Anders pushed back against the mini trial argument. “I don't think this could be an improper mini-trial here, it's the trial,” she said. 

The justices parsed the difference between the Federal Death Penalty Act — which allows defendants to present information relevant to a mitigating factor — and the Eighth Amendment. 

Kavanaugh questioned why another defendant committing a crime mattered in Tsarnaev’s case at all. 

“Explain the relevance there, where the defendant is saying that he committed, he the defendant, committed these murders and maimed these people, but my co-defendant is a worse person because he previously committed some other murders,” the Trump appointee said. 

Anders argued that Tsarnaev was radicalized by his older brother and that a previous “jihadist murder” was central to that theory. 

“If you’re a younger brother under your older brother’s sway, you won't feel any particular need to accede to persuasion if the form of persuasion takes is a few emails that say hey here's an article I thought you might be interested in,” Anders said. “The Waltham murders would have proven that that's not all that was going on between the brothers.” 

The government is arguing this case in the midst of a federal moratorium on the death penalty and a promise from President Joe Biden to end the practice.

Justice Amy Coney Barrett questioned why the government was pursuing the case in light of those circumstances. 

“I'm wondering what the government's end game is here,” the Trump appointee asked. “So the government has declared a moratorium on executions, but you're here defending his death sentences and if you win, presumably that means that he is relegated to living under the threat of a death sentence that the government doesn't plan to carry out.” 

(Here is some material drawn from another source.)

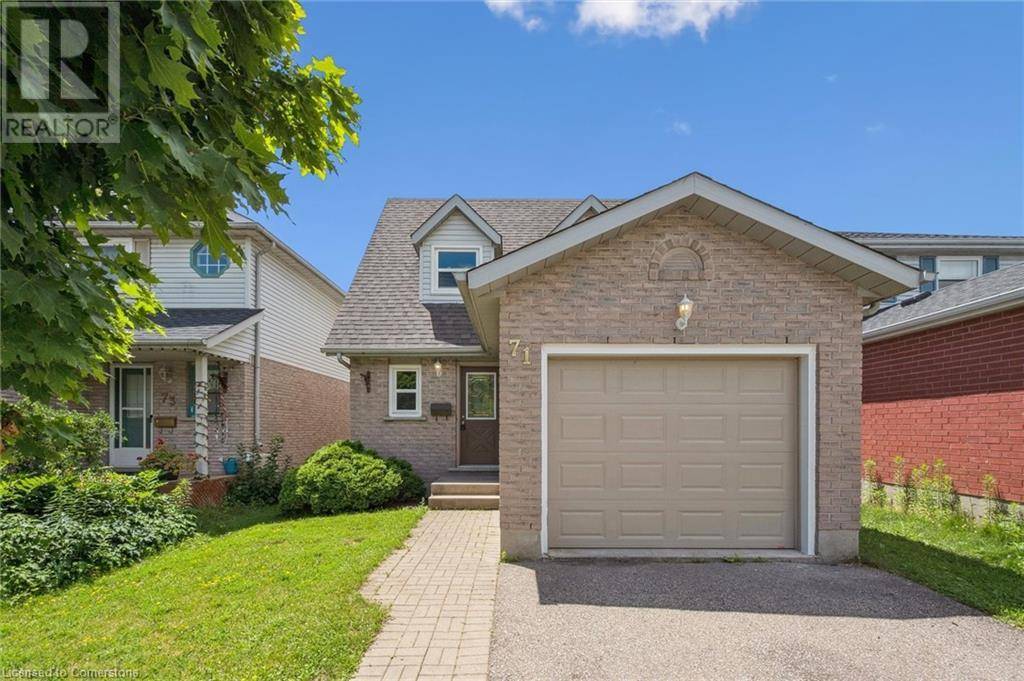 71 MOSS Place, Guelph, ON N1G4V3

Deputy U.S. Solicitor General Eric Feigin argued that the Court of Appeals usurped the District Court’s discretion by insisting evidence from the Waltham murders be heard by the jury. 

Before he could even finish his opening statement, the justices began questioning the government’s claims on the limits of the appeals court’s authority. Alito, Barrett and Justice Clarence Thomas all asked questions about the appeals court’s authority to implement the supervisory rule stemming from the 1968 case Patriarca v. United States concerning pretrial publicity.

Justice Sotomayor said she thought the lower court’s ruling to ask more from the jurors was reasonable in a highly public case like this. She listed the many different types of publicity jurors may have been exposed to before the trial and then pivoted to question Feigin on what specifically the appeals court actually wanted asked to the jurors.   

“The one question they wanted to ask: what stands out in your mind about all that publicity? It seems to me that that's not asking for details of everything you've read, but what has influenced you or affected you enough for you to remember it,” Sotomayor said. “That seems like a totally appropriate question to me.” 

The Department of Justice declined to comment following the hearing, and Tsarnaev’s attorney did not respond to requests for comments.